Legal experts at the FDLI conference raised questions about the legality and feasibility of insurers and pharmacy benefit managers turning to compounders such as Imprimis for supplies of less costly drugs. Express Scripts’ announcement of its arrangement with Imprimis says that the compounder will offer an oral formulation of pyrimethamine and leucovorin for $1 a capsule (as opposed to $750 per Turing pill) in response to patient-specific prescriptions from physicians, as is required for traditional compounders. But attorneys suggested that the proposed collaboration with Imprimis might turn the compounder into an outsourcing operation that has to register with FDA.
That’s what Imprimis indicates it plans to do, but so far it is operating as a traditional pharmacy compounder, even though it produces and dispenses broadly many sterile products for ophthalmology, sinus, and urology conditions. This San Diego-based firm has grown in the last three years by buying up compounding pharmacies across the country for the stated purpose of providing “cost-effective compounded medication options where sole-source generics have increased prices,” including its pyrimethamine product, which was offered as an alternative to Daraprim in October 2015.
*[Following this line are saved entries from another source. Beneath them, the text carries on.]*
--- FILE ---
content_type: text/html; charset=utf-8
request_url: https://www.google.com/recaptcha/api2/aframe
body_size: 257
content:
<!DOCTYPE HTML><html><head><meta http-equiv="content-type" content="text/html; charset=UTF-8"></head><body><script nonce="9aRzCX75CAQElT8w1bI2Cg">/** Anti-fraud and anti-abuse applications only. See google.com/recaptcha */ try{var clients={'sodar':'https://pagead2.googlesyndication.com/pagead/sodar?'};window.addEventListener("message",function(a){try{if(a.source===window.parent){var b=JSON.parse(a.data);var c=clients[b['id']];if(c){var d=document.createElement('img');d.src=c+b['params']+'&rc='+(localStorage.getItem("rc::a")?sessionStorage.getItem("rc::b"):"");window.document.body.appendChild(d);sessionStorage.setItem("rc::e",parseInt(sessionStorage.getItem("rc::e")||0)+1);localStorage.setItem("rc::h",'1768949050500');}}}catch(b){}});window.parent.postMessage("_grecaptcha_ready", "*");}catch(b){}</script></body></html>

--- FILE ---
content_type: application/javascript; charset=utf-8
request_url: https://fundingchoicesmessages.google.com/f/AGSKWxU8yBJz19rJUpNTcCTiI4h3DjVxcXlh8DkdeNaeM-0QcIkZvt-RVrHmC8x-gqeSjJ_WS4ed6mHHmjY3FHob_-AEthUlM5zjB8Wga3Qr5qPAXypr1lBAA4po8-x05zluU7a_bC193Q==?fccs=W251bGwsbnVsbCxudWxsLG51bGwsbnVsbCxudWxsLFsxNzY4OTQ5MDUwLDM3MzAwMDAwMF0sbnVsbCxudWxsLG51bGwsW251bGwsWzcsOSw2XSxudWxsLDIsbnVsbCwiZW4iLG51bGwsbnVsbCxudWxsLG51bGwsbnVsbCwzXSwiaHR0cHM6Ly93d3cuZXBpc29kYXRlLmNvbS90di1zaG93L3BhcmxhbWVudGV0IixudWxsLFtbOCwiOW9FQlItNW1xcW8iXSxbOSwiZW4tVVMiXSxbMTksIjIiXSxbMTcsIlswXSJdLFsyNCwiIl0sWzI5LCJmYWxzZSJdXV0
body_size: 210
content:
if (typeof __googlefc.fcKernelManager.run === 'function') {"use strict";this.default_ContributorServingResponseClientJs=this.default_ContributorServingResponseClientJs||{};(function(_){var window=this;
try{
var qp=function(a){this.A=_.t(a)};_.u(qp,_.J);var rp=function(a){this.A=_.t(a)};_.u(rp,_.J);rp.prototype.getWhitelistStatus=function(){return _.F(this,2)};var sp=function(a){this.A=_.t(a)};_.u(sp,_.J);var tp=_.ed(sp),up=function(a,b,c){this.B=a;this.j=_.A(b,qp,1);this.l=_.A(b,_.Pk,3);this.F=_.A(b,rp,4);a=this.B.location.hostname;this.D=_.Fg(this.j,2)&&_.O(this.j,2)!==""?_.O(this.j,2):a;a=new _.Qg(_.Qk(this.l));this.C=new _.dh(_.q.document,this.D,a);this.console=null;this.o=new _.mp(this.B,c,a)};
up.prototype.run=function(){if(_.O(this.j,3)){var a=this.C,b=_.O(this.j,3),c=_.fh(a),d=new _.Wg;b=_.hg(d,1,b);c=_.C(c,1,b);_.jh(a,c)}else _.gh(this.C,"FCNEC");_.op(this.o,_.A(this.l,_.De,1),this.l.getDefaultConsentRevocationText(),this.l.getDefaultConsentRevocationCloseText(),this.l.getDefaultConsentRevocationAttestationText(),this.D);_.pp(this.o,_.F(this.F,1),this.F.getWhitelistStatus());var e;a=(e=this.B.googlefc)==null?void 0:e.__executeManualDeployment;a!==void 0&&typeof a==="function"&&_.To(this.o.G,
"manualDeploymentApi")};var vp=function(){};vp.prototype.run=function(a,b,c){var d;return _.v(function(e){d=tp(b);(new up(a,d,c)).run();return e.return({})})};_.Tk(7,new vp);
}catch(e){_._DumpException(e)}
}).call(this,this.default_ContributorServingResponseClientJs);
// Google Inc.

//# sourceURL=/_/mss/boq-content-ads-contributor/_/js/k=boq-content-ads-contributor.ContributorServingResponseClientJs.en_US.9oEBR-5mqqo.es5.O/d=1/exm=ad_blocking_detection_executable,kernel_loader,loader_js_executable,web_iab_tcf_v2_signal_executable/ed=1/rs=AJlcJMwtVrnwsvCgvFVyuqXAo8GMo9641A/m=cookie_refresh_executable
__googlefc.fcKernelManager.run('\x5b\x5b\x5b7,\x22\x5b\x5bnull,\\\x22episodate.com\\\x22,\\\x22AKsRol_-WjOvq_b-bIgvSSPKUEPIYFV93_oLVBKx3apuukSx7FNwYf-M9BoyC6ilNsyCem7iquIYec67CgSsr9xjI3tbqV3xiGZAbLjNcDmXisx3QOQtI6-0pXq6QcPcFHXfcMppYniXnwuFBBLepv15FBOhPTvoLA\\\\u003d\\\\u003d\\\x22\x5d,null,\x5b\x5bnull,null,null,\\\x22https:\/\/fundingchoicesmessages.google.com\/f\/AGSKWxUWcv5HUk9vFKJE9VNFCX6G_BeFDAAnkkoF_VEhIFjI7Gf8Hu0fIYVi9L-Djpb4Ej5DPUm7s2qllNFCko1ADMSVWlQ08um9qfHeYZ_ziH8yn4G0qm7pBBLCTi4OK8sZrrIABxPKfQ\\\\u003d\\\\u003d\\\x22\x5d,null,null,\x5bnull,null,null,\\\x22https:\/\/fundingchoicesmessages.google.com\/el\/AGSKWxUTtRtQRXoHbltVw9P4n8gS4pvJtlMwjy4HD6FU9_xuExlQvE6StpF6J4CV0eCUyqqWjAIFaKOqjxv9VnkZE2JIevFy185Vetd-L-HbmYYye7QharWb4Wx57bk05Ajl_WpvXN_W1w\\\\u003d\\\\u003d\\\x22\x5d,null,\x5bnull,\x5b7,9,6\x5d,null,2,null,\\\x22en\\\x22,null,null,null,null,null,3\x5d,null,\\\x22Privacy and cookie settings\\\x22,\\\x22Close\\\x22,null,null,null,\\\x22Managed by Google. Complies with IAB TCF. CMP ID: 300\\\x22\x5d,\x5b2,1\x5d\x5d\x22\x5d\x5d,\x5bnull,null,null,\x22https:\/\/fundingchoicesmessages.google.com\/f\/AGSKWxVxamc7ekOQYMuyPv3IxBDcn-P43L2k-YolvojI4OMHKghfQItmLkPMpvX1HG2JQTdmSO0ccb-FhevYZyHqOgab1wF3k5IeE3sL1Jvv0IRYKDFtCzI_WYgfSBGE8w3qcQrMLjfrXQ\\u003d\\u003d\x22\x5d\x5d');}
Imprimis describes its current sites as “outsourcing facilities” and compounders of sterile and non-sterile products. The company says it plans to register its Texas and New Jersey operations as 503B outsourcing facilities, and reports that it is building a “state-of-the-art” outsourcing facility in New Jersey, which should open early next year and will comply with GMPs and FDA 503B standards. For now, Imprimis says it is meeting internal quality assurance standards to comply with state laws and USP standards. Whether it will transition successfully to meet FDA compounding regulations for more high-profile and large-scale operations remains to be seen.